Let’s see this in action. Imagine we have a main queue, my-processing-queue, and a dead-letter queue, my-dlq. We want messages that fail processing in my-processing-queue to end up in my-dlq.
First, the DLQ needs to be configured to accept messages from the source queue. This is done via the RedrivePolicy attribute on the source queue.
Here’s how you’d set it up using the AWS CLI:
aws sqs set-queue-attributes \
--queue-url https://sqs.us-east-1.amazonaws.com/123456789012/my-processing-queue \
--attributes '{
"RedrivePolicy": {
"deadLetterTargetArn": "arn:aws:sqs:us-east-1:123456789012:my-dlq",
"maxReceiveCount": "5"
}
}'
In this command:
deadLetterTargetArn: This is the ARN of the DLQ that will receive messages. It must be a valid SQS queue ARN.maxReceiveCount: This is the number of times a message can be received frommy-processing-queuebefore it’s considered "failed" and sent to the DLQ. Once it hits this count, SQS automatically moves it.
Crucially, the IAM policy attached to the DLQ must grant SQS permission to send messages to it. If this is missing, messages will just sit in the source queue and eventually expire or be lost, even if the RedrivePolicy is correctly set.
Here’s an example of the necessary IAM policy for the DLQ:
{
"Version": "2012-10-17",
"Id": "arn:aws:iam::123456789012:policy/SQS-DLQ-Policy",
"Statement": [
{
"Sid": "AllowSqsToSendMessageToDLQ",
"Effect": "Allow",
"Principal": {
"Service": "sqs.amazonaws.com"
},
"Action": "sqs:SendMessage",
"Resource": "arn:aws:sqs:us-east-1:123456789012:my-dlq"
}
]
}
Notice how the Principal is sqs.amazonaws.com, the Action is sqs:SendMessage, and the Resource is the ARN of the DLQ. This policy allows the SQS service itself to send messages to my-dlq.
The RedrivePolicy is an attribute of the source queue, but the IAM permissions are on the DLQ. This is a common point of confusion. You’re essentially telling my-processing-queue to send failed messages to my-dlq, but my-dlq has to explicitly allow sqs.amazonaws.com to send messages to it.
When a message in my-processing-queue is received maxReceiveCount times (e.g., 5 times), SQS automatically deletes it from my-processing-queue and sends it to my-dlq. The message’s visibility timeout is reset on the DLQ, allowing for re-examination and potential manual redrive.
The most surprising thing about SQS redrive is that the "redrive" itself is an asynchronous, background operation performed by SQS. You don’t initiate a "redrive" command when a message fails; you configure the policy, and SQS handles the rest based on receive counts.

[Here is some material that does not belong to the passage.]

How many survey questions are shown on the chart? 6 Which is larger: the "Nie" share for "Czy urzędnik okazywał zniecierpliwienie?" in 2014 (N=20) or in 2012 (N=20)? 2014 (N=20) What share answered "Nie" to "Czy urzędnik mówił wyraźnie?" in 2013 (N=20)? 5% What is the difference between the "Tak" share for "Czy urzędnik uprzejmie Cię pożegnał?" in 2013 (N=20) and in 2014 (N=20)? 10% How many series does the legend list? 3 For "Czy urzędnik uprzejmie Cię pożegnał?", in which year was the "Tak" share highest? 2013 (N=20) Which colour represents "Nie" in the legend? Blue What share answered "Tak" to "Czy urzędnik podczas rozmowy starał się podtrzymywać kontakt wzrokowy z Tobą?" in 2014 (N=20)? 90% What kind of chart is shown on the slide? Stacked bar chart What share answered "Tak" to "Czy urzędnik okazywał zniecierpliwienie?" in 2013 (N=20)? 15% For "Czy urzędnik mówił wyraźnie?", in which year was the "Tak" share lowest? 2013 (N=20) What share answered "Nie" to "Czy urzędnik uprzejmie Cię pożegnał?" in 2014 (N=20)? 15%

The concept of "redriving" from the DLQ typically refers to a manual process where you again configure a redrive policy on the DLQ, pointing back to a processing queue, to attempt to reprocess those failed messages.
If you set up the RedrivePolicy correctly on the source queue but messages are still not appearing in the DLQ after exceeding maxReceiveCount, the most likely culprit is a missing or incorrect IAM policy on the DLQ itself.